Sierra Leone’s economy relies on the exploitation of its natural resources. The west African country is one of the largest producers of titanium, bauxite and gold; Sierra Leone’s economy, however, is predominantly based on diamonds. Despite the utilization of its natural resources, 70% of Sierra Leone’s population live in poverty.

Recent scholarship has traced the history of the diamond industry in colonial Sierra Leone between 1930, when diamonds were first discovered, and 1961, when the country gained its independence from Britain.

When the colonial government began exploiting diamonds, several problems had to be overcome if full control of diamond production was to be achieved. “This intention was systematically frustrated when confronted with reality,” Lorenzo D’Angelo writes in the journal, Historical Research. D’Angelo argues that in order to prevent theft, deter smuggling, inhibit unregulated access to the diamondiferous areas and regulate the production of precious gems in accordance with the interests of the global diamond industry, the colonial government made the mining population of Sierra Leone its target and, simultaneously, its instrument.

Once diamonds had been discovered in the country in the 1930s, Sierra Leone was integrated into the complex global commercial network monopolised by the De Beers Group of Companies. De Beers sought to reduce the risks and uncertainties caused by a fluctuating free market – recently brought low by the Great Depression – by imposing strict controls on the world’s production of diamonds and on illegal international traffic.

The ability to maintain order in the world market for precious stones depended on their capacity to tackle illegal mining locally, D’Angelo notes. Sierra Leonean mines, however, presented specific difficulties.

Diamonds in Sierra Leone are scattered over a large area, impossible to define and control with the methods and technologies used, for example, by De Beers’ operations in South Africa. Also, it was relatively easy to extract, conceal and transport Sierra Leone’s raw diamonds and smuggle them to neighbouring countries. Lastly, the difficulty in estimating the distribution and concentration of diamonds made their extraction financially risky.

To combat the risk to Sierra Leone’s burgeoning diamond economy, the colonial government took several steps. “This translated, for example, into the acquisition of [government and administrative] machinery of a size and shape designed to prevent the theft of stones; in the demarcation and construction of security posts for the surveillance of mining areas; and in the modification of existing legal apparatus, with the introduction of new criminal offences,” D’Angelo writes.

D’Angelo has argued that the strategies of colonial rule should not be thought of as always being the result of coherent economic and political calculations, they were occasionally reactive. On the other hand, these same colonial strategies were not always dictated by chance.

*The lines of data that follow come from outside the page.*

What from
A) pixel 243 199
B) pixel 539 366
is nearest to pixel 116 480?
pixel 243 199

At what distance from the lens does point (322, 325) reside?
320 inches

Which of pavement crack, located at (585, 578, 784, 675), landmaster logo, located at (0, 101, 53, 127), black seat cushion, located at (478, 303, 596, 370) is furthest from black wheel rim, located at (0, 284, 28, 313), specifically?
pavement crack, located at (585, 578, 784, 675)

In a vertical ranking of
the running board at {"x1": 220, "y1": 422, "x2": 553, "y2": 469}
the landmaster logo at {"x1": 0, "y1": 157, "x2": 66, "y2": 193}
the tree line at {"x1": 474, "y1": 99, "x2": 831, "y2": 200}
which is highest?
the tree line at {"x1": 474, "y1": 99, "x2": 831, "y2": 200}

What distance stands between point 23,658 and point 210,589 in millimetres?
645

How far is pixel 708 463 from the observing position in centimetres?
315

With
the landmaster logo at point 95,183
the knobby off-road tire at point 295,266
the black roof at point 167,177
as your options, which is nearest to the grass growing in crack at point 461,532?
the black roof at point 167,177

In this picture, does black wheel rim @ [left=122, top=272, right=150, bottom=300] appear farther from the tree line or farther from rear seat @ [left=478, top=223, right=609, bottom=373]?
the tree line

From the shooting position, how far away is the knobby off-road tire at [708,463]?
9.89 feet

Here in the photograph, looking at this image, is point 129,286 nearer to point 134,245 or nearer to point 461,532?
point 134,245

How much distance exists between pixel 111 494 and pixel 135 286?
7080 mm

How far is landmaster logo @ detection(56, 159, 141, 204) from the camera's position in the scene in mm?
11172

“From several points of view, the diamond areas of Sierra Leone were a ‘colonial laboratory’ where techniques and technologies of government that had already been experimented with in other territories could be mimicked or combined in different ways,” D’Angelo explains.

D’Angelo’s work reveals an important part of Sierra Leone’s history. In an area which is currently ravaged by the Ebola outbreak, it is important to remember that this country has its own unique history and is not simply defined by this tragic disease.